Grâce à ce traité, Mazarin n’avait plus en face de lui que l’Espagne, et il comptait l’amener bientôt à l’échange qui seul pouvait donner à la France du côté du nord une frontière semblable à celle qu’elle venait d’acquérir au midi de l’Allemagne. Il rêvait, au bout de quelques campagnes heureuses, un traité plus favorable encore que celui des Pyrénées en 1660. Il avait dans sa main le vainqueur de Lens, qu’il pouvait lancer sur les Pays-Bas ; il pouvait porter en Espagne et en Italie des généraux encore supérieurs à d’Harcourt et à Schomberg ; il comptait soutenir ou ranimer l’insurrection de Naples : un magnifique avenir était devant la France. Qui lui a enlevé cet avenir ? qui a divisé et épuisé ses forces ? qui lui a fait verser de ses propres mains ; son meilleur sang ? qui a mis aux prises les uns contre les autres ses plus illustres capitaines ? qui a arrêté Condé dans sa course à vingt-sept ans, lorsqu’il pouvait ajouter tant de nouvelles victoires à toutes celles de sa jeunesse, et porter le drapeau français à Bruxelles ou à Madrid ?
=====
* [Liste des tâches]:
[1] Résume l'extrait en deux phrases.
[2] Mets à l'échelle tout ce qui va de la ligne contenant « How far is point » jusqu'à la fin de la liste, en recopiant ces lignes en entier mais en multipliant par 1,8 chaque distance donnée en réponse, arrondie au même nombre de décimales (les demis vers le haut). Laisse les images de côté.
=====
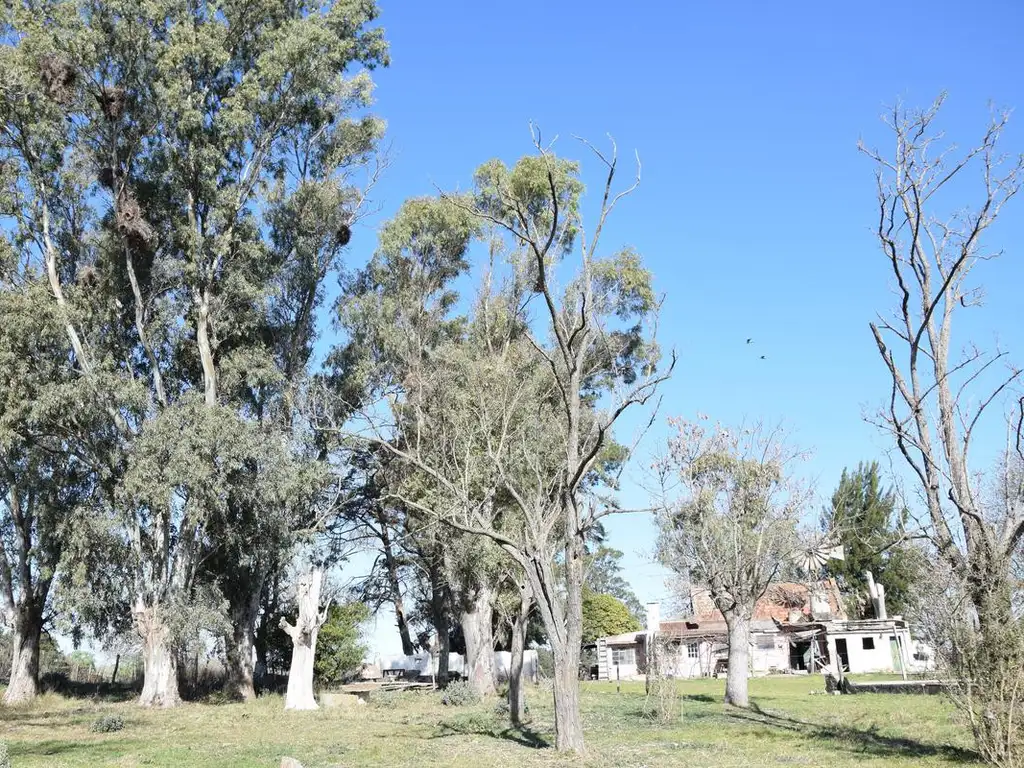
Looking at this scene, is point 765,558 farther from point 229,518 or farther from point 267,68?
point 267,68

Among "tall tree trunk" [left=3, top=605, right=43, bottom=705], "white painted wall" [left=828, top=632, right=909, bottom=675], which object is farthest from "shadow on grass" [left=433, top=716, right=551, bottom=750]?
"white painted wall" [left=828, top=632, right=909, bottom=675]

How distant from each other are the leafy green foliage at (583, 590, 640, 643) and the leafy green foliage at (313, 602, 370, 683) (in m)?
24.2

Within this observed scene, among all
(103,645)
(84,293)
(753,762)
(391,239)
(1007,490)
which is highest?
(391,239)

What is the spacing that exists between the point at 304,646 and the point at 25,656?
33.5 feet

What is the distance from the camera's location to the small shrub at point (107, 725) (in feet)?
64.8

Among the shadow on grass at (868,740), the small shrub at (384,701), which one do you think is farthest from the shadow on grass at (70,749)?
the shadow on grass at (868,740)

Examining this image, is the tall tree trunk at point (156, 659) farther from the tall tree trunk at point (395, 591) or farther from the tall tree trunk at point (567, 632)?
the tall tree trunk at point (567, 632)

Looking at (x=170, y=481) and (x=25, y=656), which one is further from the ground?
(x=170, y=481)

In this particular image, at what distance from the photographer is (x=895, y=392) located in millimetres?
14289

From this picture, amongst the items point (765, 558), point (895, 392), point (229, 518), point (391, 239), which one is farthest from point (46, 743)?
point (391, 239)

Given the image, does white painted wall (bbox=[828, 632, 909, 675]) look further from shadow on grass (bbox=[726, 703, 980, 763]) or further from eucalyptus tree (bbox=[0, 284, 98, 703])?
eucalyptus tree (bbox=[0, 284, 98, 703])

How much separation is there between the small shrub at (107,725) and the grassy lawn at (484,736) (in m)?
0.23

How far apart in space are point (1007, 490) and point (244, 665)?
26533 mm

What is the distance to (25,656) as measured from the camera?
28.6 metres
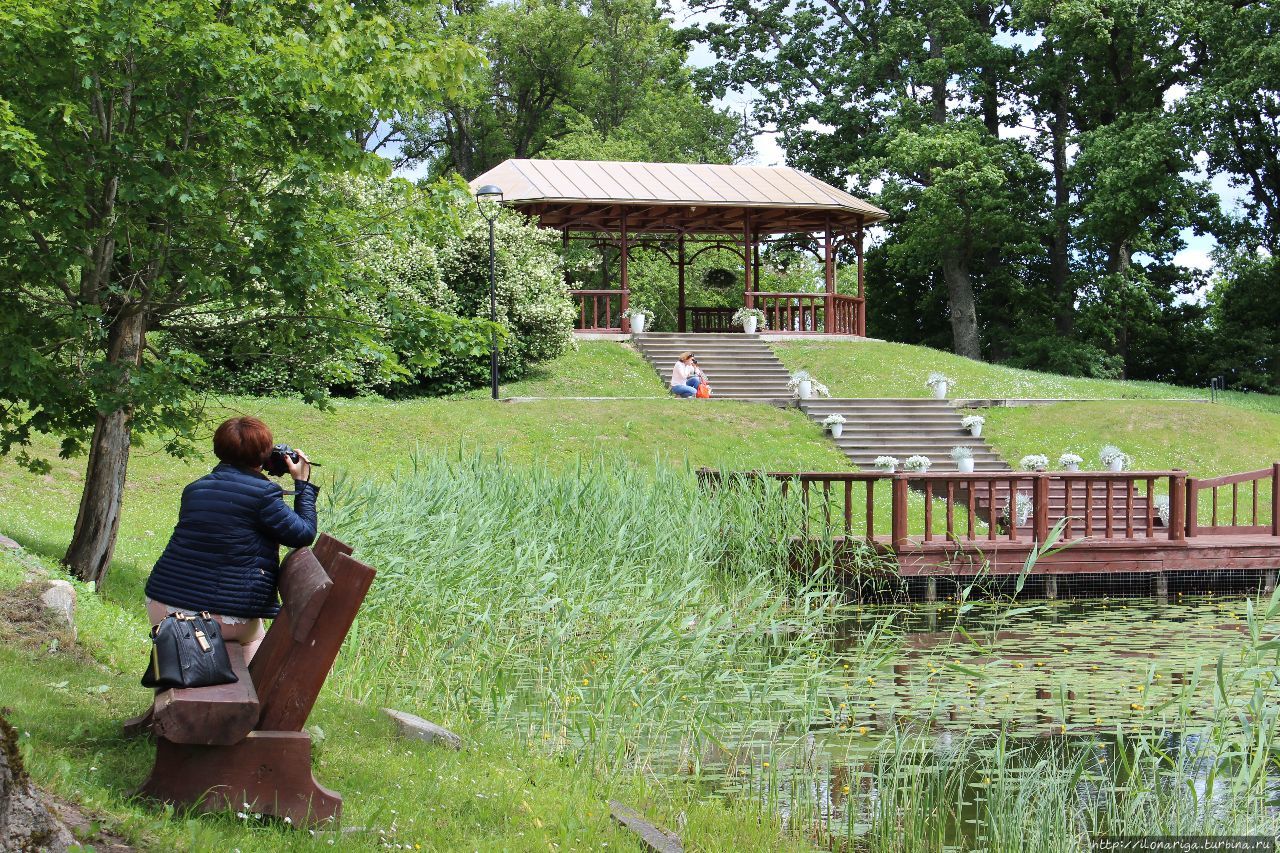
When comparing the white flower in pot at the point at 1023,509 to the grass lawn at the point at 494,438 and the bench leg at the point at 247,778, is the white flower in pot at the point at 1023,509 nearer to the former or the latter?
→ the grass lawn at the point at 494,438

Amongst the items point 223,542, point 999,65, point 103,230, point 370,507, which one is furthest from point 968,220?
point 223,542

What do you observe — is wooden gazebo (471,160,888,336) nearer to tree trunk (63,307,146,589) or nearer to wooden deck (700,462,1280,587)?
Answer: wooden deck (700,462,1280,587)

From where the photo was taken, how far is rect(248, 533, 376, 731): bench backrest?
458 cm

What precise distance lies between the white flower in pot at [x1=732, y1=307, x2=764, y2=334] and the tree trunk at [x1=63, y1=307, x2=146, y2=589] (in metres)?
22.6

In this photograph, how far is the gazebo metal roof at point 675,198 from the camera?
31.4 m

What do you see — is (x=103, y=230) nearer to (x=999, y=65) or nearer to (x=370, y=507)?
(x=370, y=507)

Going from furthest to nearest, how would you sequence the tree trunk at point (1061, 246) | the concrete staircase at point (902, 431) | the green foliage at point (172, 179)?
1. the tree trunk at point (1061, 246)
2. the concrete staircase at point (902, 431)
3. the green foliage at point (172, 179)

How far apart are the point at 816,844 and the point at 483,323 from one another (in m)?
5.30

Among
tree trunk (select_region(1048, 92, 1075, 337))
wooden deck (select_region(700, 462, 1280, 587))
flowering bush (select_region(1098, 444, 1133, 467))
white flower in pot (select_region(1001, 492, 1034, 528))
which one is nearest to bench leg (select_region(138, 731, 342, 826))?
wooden deck (select_region(700, 462, 1280, 587))

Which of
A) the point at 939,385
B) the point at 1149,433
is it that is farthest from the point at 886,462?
the point at 1149,433

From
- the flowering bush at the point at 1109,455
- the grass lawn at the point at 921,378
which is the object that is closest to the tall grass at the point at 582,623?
the flowering bush at the point at 1109,455

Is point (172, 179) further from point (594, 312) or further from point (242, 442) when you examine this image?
point (594, 312)

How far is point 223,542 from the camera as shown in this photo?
5.18m

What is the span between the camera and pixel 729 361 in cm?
2847
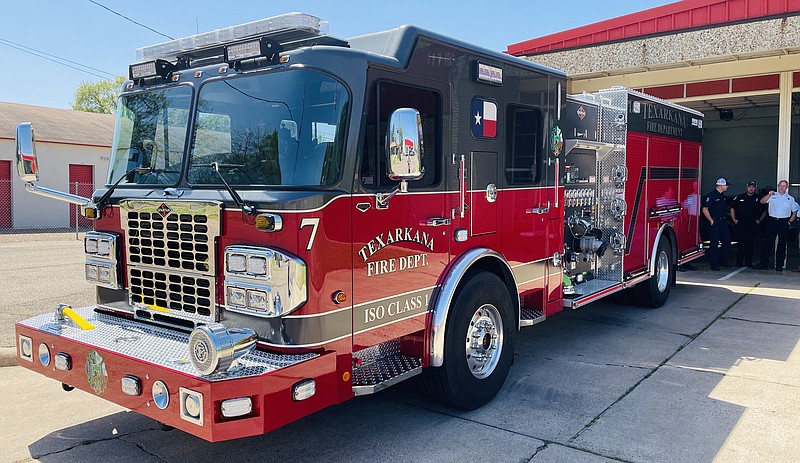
=====
* [Résultats]:
[1] Grâce à ce traité, Mazarin n'avait plus que l'Espagne en face de lui et comptait, avec le vainqueur de Lens, des généraux supérieurs à d'Harcourt et à Schomberg et l'insurrection de Naples, obtenir au nord une frontière et un traité plus favorable encore que celui des Pyrénées. L'extrait demande ensuite qui a enlevé ce magnifique avenir à la France, divisé et épuisé ses forces, et arrêté Condé dans sa course à vingt-sept ans.

[2]
How far is point 223,542 from the camera as shown in this photo?
9.32m

What is the span between the camera and pixel 729 361 in cm?
5125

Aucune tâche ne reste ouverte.